■ **Task A**: Using the article on MacKenzie Scott's gifts to HBCUs, decide whether each statement agrees with it: (i) Morgan State put 95 percent of Scott's gift into its endowment; (ii) Scott's July 2020 donations included ten HBCUs; (iii) the $40 million was Morgan State's largest donation to date. Answer yes or no for each and quote the deciding words of the article.
■ **Task B**: Print the part of the article on MacKenzie Scott's gifts to HBCUs that begins at the words "Now, a little" and stops after the words "into an endowment.".
■ **Task C**: Proceed with the article on MacKenzie Scott's gifts to HBCUs, continuing it from where it stops.

■ **Excerpted text**:
⟨

Pictured above: Morgan State University President David K. Wilson and Donna Howard, Vice President for Institutional Advancement, captured the day the MacKenzie Scott gift was made public in December 2020; courtesy of Morgan State University
- In December 2020, Scott gave to 17 HBCUs, ranging from $4 million to $50 million
- Nearly every school that received money put some of the funds into an endowment
- For many of the HBCUs, the visibility from Scott’s gift led to other donors giving millions more over the past year
In mid-December 2020, a rash of news statements were released, all pointing at the same thing: MacKenzie Scott, the philanthropist and ex-wife of Amazon founder Jeff Bezos, who in July 2020 had sent a shockwave through the philanthropic and education worlds by donating more than $1 billion to 116 organizations (including six HBCUs), had spent months secretly giving away another $4 billion to 384 organizations. This time, 17 HBCUs received money, ranging from $4 million to $50 million and totaling more than $400 million in donations.
“I didn’t believe it,” Donna Howard, Vice President for Institutional Advancement at Morgan State University, told The Plug about the $40 million Morgan State received from Scott’s 2020 donation, the school’s largest donation to date.
“I think once we realized that it was real it was just sheer joy,” Howard said.
Now, a little more than a year later, Morgan State practically doubled their endowment by putting 95 percent of Scott’s gift — $38 million — into the fund that ensures the financial sustainability of the school. Nearly every school that received money in December 2020 from Scott put some of the funds into an endowment.
“I think it was revolutionary,” Denise Smith, Senior Fellow of Higher Education at progressive think tank The Century Foundation, told The Plug about Scott’s giving.

⟩

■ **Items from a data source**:
⟨

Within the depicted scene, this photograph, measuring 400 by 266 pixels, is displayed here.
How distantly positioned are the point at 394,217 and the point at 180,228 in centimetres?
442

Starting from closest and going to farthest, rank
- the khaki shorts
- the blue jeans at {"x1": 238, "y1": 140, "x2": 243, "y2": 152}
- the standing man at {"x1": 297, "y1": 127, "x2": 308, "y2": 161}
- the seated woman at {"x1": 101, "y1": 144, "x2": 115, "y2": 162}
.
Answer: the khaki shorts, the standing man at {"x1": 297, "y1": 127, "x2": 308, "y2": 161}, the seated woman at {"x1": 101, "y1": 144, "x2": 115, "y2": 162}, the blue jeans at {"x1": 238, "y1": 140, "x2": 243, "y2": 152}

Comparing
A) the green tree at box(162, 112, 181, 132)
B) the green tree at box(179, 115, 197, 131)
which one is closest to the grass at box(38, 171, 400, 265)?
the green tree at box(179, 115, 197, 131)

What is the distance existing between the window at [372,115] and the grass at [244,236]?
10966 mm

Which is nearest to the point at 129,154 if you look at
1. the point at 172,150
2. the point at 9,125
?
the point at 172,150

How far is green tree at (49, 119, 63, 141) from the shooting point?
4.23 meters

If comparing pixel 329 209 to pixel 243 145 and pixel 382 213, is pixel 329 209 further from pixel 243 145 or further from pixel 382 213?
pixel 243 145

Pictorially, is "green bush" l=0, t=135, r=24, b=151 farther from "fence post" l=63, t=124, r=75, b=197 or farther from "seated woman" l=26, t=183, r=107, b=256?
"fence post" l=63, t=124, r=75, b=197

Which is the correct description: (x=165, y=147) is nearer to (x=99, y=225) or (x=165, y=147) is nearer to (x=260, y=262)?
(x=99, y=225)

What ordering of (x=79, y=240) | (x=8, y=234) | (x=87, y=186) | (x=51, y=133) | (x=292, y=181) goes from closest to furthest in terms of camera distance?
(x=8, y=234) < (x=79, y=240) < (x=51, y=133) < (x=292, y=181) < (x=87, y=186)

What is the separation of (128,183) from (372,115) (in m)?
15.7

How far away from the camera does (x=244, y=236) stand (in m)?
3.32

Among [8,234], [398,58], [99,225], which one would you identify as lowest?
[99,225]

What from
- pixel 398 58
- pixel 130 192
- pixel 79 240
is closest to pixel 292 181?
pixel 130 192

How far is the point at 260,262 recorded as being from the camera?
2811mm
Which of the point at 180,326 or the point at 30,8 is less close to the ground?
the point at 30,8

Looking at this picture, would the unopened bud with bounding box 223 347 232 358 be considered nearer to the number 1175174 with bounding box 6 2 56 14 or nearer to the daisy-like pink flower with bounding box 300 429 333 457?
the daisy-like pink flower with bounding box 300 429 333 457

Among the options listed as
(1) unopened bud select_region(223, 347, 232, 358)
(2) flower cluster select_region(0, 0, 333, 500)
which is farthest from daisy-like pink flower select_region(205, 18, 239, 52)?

⟩

■ **Exercise response A**:
(i) Yes: "putting 95 percent of Scott’s gift — $38 million — into the fund that ensures the financial sustainability of the school"
(ii) No: "(including six HBCUs)"
(iii) Yes: "the school’s largest donation to date"

■ **Exercise response B**:
Now, a little more than a year later, Morgan State practically doubled their endowment by putting 95 percent of Scott’s gift — $38 million — into the fund that ensures the financial sustainability of the school. Nearly every school that received money in December 2020 from Scott put some of the funds into an endowment.

■ **Exercise response C**:
“I think for so long HBCU leadership have had to deal with the issues of the now, that they never have been in a position where they have funding where they can think about the future of the institutions,” Smith added.
Smith, an alumna of South Carolina State University, Morehouse School of Medicine and a current PhD student at Howard University, added that throughout history, HBCUs didn’t receive the same amount of funding as their peer institutions. It wasn’t until 1986 that Congress established funding specifically for HBCUs, nearly 150 years after the first HBCU was founded.
This underfunding has led to a myriad of financial issues for HBCUs, particularly much smaller endowments relative to their peers. In fact, the value of all HBCU endowments in 2020 combined was just 11 percent of Harvard’s endowment in 2020.
Private philanthropy like Scott’s gifts has filled some of these gaps, but it can’t solely fix what is a systemic problem, Smith said.
“I think that there has to be a multi-prong approach,” she added. “It has to be an act of private donors, it has to be an act of federal policy, it has to be an act of alumni continuing to give, it has to be an act of positive partnerships that support institutions.”
The best way for donors to help ensure HBCUs can close the gaps is to give schools money, but let them determine how those funds are used as Scott did, Smith said.
This is how the 17 HBCUs have used the money over the past year:
Alcorn State University: Received $25 million
Scott’s gift was the largest in Alcorn’s 150-year history. “This gift is truly transformational and we are humbled by Ms. Scott’s generosity,” Felecia Nave, Alcorn’s President said in a statement at the time. “It will more than double the size of our endowment.”
The school did not respond to questions about how the $25 million has specifically been used over the past year.
Bowie State University: Received $25 million
For the Maryland-based HBCU, Scott’s gift was also the largest gift it has ever received.
“The initial contact from Ms. Scott’s representative elicited concerns of a hoax or phishing scam,” Brent Swinton, Vice President for Institutional Advancement at Bowie State, told The Plug.
BSU put $23 million, more than 90 percent of the funding, into its endowment. At the end of fiscal year 2018, BSU’s endowment was $7.3 million. Its current market value is now $35 million, according to Swinton. The remaining $2 million is being used to leverage and secure funding from additional sources.
“The Scott gift brought BSU to the attention of larger-scale donors, and it has attracted funding from a broader range of constituents, including national and international donors,” Swinton said.
Claflin University: Received $20 million
When Scott’s gift was first announced, Claflin called it “game-changing” and the largest in the school’s history.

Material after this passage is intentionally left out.